SUPPLIED TEXT:
--- start ---
If insufficient CCCs are procured by load-serving entities to meet their compliance obligations, “an Alternative Compliance Payment could be established similar to some states’ current RPS approach,” the white paper suggests. The payments could fund CPS-eligible resources, it adds.
In some transmission-constrained load pocket areas, “capacity is more valuable from a system planning perspective, and often more difficult to procure due to NIMBY issues and more stringent air and land permitting requirements,” the white paper notes. A "locational multiplier" could be added for distribution system-connected capacity resources in these areas to reflect their proximity to load’s higher value.
More or fewer CCCs could be assigned depending on a resource’s ability to meet capacity across more or less of a peak demand period’s several hours, the white paper observes.
Similarly, as the penetration of renewables shifts the time of the peak period in a utility territory, the assignment of CCCs should be adjusted to reflect the effectiveness of participating resources at reducing the peak, the paper adds. Caution should be used to avoid altering the value in a way that compromises the integrity of the CCC market.
Some regulatory oversight would likely be necessary to make certain customers benefit from the CPS, the white paper stipulates. A screening process to evaluate cost-effectiveness for procured resources could “function as a form of consumer protection,” it suggests.
--- end ---
EXCERPTED DATA:
--- start ---
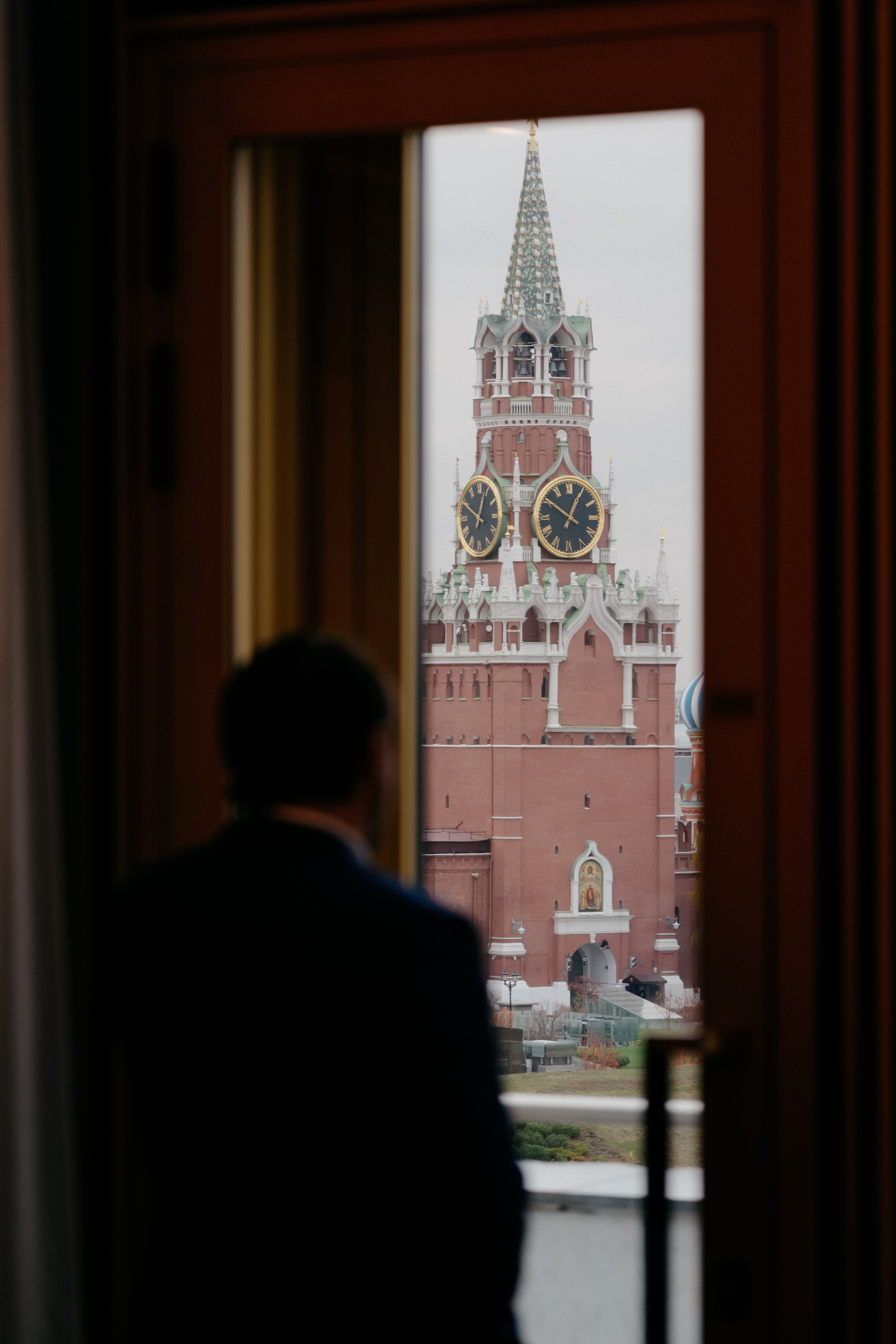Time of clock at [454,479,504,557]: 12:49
--- end ---
--- start ---
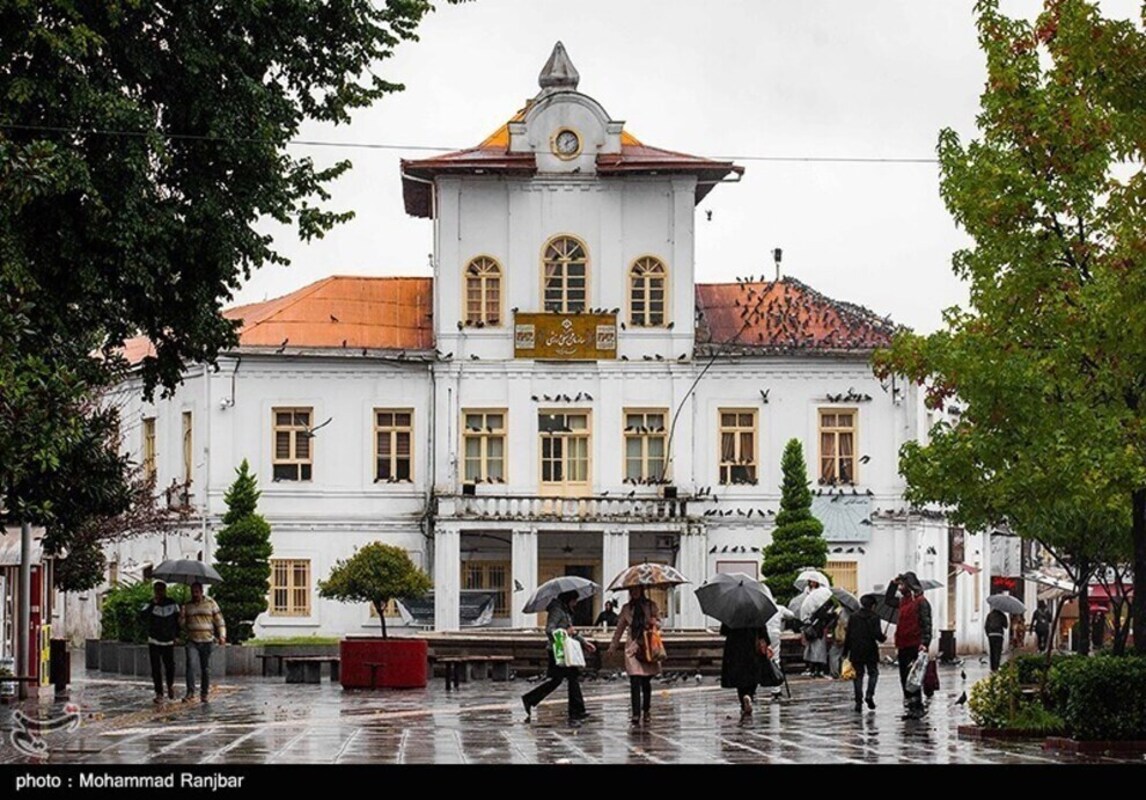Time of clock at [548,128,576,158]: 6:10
--- end ---
WORK TO COMPLETE:
**1.** In the CCC passage, why could a "locational multiplier" be added for distribution system-connected capacity resources in transmission-constrained load pocket areas? Answer in one to three sentences.
**2.** Carry on writing the CCC passage from its last sentence.
The records come from a separate source and are unrelated to the CCC passage.

EXERCISE RESPONSES:
**1.** In those load pockets, capacity is more valuable from a system planning perspective. It is also often harder to procure because of NIMBY issues and stricter air and land permitting requirements. The multiplier would reflect the higher value of these resources' proximity to load.

**2.**
For customer-sited resources, “some accounting for lost revenues due to retail customer bill savings may also be appropriate,” it adds.
These various compliance calculations would not be any more complicated to administer than those involved in RPS compliance, Huber said. “Handling compliance records and managing CCC trading would be a relatively minor implementation matter and no more complicated than the systems now in place for the existing RPS and RECs trading.”
Chair Little: Time for ‘a different approach’
Renewables targets are a good thing because they focus on an objective, Chair Little said. “But what is the REST trying to accomplish? In 2007, it was to encourage adoption of wind, utility-scale solar, and rooftop solar as alternatives to traditional generation because they were nascent technologies and the economics didn’t work.”
Nearly eleven years later, with those targets largely achieved, today’s objectives are to cost-effectively address peak demand and reduce greenhouse gas emissions and other pollutants, Little said.
“There should be a different approach and we should get out of the business of picking specific technology winners and losers.”
Renewables procurement should first meet the five standard regulatory tests for cost effectiveness, Little said. “Then it should encourage correct behaviors. The RUCO proposal would do that because it says there is a benefit to increasing renewable energy but there is a special value of using renewable energy to offset peak.”
California’s duck curve is a graphic illustration of how midday overgeneration of solar can result in a greater need for spinning fossil fuel reserves to meet the steeper peak demand spikes, Little added. “It shows that more renewables to meet a mandate does not necessarily get at emissions reductions.”
The ACC chair cited the white paper’s reference to modeling that concluded an increase in California’s renewables mandate from 33% to 40% would only produce a 2% GHG reduction.
The section of the white paper pointed out by Little also shows that more renewables to meet a higher California mandate results in “fewer greenhouse gas emissions savings per MWh of RPS target.”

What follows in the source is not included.